** 给定文本 **
---

叶良骏
我出生在战火纷飞的抗战时期,目睹乡亲们的苦难,至今刻骨铭心。
我们村里有个人人避之不及的男人,阿娘叫他烂脚阿松(叔),我叫他烂脚太公。他整天坐着,把一双血淋嗒滴的脚搁在小凳上,不时凄惨地叫。他是长辈,我应该叫他国定太公,但人们似乎忘了他的名字,叫他烂脚阿哥、阿伯、阿公……都这么叫,所以我也这么叫。
太公原在金华做生意,据说做得很大,他家有两幢楼,兄弟两人住。像村里很多家庭一样,男人外出赚钱,女人在家管老人孩子。他家很富裕,家具都是成套红木的,每间房都有红彤彤的护墙板,十分考究。抗战爆发,日本鬼子在浙江发动细菌战,金华首当其冲,但当时人们不知道。太公中了招,起先脚上生了疮,以为没什么事,也没去医院。不久,两条腿开始溃烂,一发而不可收,很快就流脓流血,无法行走。因为战争,生意本就不行了,不能走路,更是雪上加霜,太公只好结束了生意回到村里。
他一次次去附近的同义医院看腿。以前,乡下生烂脚病的也有,用了药都会治愈,可他的腿用了药连口子都不收,照样烂,一直烂到了大腿。太公跑了别的医院,同样毫无效果,没人知道是日本鬼子造的孽。看病花了许多钱,生意又做不成,幸好家里有十几亩地,还可租出去,才没有饿死。这以后,他就变成了这样。他腿上没有一块好肉,痛得日夜呼号不止。宁波沦陷后,镇海、庄市都有了日本兵。有一次日本兵来我们村里抢东西,见到太公呻吟不已,叫来了军医。军医解开了包腿的布,看了一会儿,笑着不知说了一句什么话,旁边的日本兵都哈哈大笑,太公吓得不轻,还好,这些日本兵只是笑了一阵就走了。他的腿一直烂,烂了好多年。

---

从某个数据集中提取的数据
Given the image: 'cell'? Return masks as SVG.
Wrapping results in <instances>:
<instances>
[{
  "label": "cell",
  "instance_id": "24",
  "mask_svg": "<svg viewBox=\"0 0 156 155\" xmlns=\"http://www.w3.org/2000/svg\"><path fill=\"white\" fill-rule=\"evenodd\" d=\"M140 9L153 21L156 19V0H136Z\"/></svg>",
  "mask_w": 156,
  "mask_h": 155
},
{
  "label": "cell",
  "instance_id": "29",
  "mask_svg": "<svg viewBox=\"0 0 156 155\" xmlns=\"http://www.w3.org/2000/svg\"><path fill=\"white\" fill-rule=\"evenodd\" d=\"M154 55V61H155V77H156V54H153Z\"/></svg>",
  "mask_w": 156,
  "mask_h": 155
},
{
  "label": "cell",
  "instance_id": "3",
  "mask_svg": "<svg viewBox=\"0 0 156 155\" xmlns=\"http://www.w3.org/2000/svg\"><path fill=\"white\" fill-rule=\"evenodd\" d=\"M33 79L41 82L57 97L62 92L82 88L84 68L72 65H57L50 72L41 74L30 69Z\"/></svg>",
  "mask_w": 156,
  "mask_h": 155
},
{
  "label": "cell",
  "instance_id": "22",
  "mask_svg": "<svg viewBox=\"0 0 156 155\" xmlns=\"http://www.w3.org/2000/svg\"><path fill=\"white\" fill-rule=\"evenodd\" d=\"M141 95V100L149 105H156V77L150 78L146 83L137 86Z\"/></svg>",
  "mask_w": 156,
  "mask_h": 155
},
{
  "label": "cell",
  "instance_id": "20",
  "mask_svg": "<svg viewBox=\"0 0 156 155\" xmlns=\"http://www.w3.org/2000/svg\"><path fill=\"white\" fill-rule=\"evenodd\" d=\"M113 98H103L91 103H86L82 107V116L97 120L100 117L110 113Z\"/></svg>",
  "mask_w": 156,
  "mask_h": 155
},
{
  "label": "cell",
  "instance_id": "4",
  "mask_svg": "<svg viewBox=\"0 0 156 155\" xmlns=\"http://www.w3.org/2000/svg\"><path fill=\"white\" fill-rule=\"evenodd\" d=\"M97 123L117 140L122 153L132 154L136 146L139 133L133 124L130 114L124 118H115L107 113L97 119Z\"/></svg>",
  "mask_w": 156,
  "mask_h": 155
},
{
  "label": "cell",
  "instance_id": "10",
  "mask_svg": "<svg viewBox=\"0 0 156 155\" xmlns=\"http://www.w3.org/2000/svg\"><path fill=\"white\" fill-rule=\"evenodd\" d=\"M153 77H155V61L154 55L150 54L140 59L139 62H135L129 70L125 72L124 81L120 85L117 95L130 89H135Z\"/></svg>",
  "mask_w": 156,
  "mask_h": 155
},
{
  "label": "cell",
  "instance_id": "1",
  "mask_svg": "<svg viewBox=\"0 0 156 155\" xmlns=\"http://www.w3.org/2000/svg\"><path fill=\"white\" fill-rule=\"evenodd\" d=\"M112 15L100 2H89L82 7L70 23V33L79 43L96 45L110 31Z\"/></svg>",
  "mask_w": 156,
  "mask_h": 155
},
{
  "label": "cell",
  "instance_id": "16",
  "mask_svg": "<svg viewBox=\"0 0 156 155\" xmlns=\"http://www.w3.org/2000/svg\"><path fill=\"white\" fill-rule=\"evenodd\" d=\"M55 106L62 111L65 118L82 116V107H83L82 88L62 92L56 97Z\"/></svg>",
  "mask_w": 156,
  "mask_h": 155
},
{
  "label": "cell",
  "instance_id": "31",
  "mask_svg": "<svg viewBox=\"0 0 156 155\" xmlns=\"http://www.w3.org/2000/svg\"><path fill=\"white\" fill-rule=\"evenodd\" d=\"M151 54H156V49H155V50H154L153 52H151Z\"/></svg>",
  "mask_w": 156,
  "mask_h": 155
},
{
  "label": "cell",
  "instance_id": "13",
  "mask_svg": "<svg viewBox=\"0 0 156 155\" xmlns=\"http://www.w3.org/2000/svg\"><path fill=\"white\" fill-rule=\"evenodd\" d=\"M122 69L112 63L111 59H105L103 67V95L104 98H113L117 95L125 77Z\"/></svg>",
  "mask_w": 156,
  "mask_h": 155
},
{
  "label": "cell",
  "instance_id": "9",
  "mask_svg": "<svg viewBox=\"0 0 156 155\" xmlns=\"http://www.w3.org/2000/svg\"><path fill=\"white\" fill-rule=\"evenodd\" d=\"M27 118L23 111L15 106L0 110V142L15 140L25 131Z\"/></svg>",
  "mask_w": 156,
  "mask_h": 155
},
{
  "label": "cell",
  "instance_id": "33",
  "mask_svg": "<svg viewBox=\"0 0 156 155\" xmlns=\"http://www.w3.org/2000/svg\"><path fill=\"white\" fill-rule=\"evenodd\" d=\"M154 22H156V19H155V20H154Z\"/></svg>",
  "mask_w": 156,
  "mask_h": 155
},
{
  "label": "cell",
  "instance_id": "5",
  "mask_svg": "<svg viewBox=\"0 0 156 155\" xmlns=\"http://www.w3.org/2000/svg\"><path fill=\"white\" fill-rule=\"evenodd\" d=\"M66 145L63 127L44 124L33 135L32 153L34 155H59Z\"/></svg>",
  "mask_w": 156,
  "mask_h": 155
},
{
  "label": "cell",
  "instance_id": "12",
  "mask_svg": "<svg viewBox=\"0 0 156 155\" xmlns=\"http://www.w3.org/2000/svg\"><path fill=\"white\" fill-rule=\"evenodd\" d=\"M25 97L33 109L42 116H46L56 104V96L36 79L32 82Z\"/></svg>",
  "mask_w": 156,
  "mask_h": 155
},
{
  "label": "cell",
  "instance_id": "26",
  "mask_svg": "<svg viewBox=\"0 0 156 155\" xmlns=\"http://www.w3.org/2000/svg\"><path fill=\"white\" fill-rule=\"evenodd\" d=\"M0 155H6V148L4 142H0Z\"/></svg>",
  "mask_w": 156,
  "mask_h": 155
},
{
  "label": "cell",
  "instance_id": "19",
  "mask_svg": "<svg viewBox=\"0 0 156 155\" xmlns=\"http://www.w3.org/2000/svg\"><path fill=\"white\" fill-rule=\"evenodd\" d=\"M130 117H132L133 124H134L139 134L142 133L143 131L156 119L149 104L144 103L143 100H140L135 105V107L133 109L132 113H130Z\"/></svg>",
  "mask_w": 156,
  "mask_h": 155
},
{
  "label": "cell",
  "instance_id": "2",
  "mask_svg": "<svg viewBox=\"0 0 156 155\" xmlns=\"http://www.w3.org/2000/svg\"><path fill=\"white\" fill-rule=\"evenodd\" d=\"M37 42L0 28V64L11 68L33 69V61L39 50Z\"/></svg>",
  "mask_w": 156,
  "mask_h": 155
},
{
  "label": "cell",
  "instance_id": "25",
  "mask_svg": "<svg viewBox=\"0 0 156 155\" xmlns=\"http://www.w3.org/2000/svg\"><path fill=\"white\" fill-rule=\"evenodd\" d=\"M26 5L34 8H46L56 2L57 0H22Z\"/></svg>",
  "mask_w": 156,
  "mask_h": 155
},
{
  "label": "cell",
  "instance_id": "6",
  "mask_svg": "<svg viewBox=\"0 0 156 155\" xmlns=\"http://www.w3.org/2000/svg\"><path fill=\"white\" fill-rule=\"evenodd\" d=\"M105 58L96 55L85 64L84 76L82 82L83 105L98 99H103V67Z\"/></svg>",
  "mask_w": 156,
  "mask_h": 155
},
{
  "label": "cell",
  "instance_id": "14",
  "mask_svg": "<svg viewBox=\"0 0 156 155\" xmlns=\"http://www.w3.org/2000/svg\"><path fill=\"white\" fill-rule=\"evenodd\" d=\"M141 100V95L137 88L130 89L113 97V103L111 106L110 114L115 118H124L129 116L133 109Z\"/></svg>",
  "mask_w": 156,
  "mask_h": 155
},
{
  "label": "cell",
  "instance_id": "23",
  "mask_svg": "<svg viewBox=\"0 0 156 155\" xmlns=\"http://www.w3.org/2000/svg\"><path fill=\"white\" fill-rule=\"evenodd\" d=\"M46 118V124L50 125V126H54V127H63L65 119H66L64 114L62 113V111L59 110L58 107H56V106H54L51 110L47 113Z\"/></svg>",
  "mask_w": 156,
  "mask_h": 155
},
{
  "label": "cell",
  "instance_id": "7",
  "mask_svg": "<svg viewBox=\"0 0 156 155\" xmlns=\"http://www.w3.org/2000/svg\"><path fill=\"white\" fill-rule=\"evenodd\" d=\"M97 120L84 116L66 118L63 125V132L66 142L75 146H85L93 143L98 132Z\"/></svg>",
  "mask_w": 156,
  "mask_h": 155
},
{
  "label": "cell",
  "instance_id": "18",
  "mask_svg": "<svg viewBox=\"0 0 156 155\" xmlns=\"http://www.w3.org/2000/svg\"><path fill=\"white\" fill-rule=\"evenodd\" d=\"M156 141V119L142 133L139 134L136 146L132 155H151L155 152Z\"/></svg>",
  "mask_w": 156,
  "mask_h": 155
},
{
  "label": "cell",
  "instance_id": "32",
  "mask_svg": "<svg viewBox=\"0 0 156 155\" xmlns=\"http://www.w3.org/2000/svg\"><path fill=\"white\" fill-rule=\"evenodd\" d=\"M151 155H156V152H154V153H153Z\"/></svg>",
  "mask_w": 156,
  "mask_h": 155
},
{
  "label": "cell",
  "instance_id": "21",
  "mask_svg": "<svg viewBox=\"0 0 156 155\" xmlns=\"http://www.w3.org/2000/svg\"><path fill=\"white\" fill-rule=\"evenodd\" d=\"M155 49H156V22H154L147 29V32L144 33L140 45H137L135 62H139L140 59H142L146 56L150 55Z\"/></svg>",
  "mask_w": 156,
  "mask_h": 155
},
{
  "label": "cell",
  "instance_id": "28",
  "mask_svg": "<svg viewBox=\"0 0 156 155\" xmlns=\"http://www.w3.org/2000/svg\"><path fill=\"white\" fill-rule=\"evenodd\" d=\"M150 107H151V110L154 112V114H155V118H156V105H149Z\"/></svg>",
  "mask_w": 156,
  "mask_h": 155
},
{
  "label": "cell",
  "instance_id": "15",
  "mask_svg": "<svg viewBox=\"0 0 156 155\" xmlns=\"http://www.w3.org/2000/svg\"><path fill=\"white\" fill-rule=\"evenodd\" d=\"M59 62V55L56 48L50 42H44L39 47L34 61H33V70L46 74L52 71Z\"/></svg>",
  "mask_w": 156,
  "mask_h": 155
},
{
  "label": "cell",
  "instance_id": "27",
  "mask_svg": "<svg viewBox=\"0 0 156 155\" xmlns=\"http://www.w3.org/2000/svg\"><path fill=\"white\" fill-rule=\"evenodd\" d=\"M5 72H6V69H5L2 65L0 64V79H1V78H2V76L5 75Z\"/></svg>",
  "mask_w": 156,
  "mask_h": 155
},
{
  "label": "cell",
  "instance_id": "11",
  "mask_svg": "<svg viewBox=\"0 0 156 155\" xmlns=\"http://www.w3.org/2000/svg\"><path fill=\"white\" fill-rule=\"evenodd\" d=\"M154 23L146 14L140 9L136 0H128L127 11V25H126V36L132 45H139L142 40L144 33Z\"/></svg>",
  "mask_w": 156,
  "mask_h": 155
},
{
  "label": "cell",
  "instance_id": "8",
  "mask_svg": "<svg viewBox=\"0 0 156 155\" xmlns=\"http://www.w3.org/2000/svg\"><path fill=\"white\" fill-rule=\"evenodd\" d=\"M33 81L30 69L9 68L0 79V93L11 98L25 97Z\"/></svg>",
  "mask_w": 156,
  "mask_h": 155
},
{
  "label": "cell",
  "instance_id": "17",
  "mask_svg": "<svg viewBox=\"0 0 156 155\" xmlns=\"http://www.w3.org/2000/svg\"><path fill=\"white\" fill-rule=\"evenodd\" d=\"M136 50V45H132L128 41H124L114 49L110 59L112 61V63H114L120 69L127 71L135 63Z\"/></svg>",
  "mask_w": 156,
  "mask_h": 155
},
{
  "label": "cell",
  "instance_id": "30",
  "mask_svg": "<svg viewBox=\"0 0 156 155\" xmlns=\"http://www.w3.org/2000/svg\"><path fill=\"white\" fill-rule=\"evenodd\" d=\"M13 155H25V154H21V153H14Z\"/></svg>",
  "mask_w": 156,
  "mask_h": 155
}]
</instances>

---

** 任务要求 **
接着上面讲烂脚太公的文章往下写，从它最后一句之后续起。

** 结果如下 **
不久,同义医院被日本兵占领,成了战时医院,不少医生不愿为日本人做事,设法逃离。有两个医生躲在我们村里,为大家看点小病。乡人送点鸡蛋蔬菜,我阿娘每年送谷给他们,他们在村里生活了好几年。有一次,他们到太公家为他治腿,阿娘说阿松真罪过(可怜),要我送冷开水去,说医生也许要冲洗伤口。志宏叔陪我一起拎了桶去了。只见太公的腿已变成黑色,有的地方结了痂,有的仍在流脓。医生耐心地用镊子把蛆一条条捉掉,我和志宏叔忙用脚踩。那个臭味,熏得我直想吐,但记起阿娘的话,拼命忍住了,一直在旁边帮忙。医生忙了半天,最后摇摇头,又把腿包了起来。太公求他们,“救救我,痛煞了。”医生拭着泪走了。
没几年,太公的腿一直烂到了上面,听说,每次撒尿都鬼哭狼嚎,听得村里人都掉泪。有一天,他喊着叫着,忽然一头撞在屋柱上,脑袋开花,满脸是血,当场就死了,还不到50岁。他妻子带着孩子投奔了娘家,小楼、家具和田都卖了,这个好端端的家没了!后来,人们才知道这是日本人的细菌战,浙江有很多人深受其害,受了一辈子苦。几十年后,国家派出了医疗队,许多烂脚老人有药治了,可太公没有等到那一天。
今年是世界反法西斯战争胜利80周年,重忆往昔,是为了铭记历史,记住国弱就要受欺,吾辈当自强。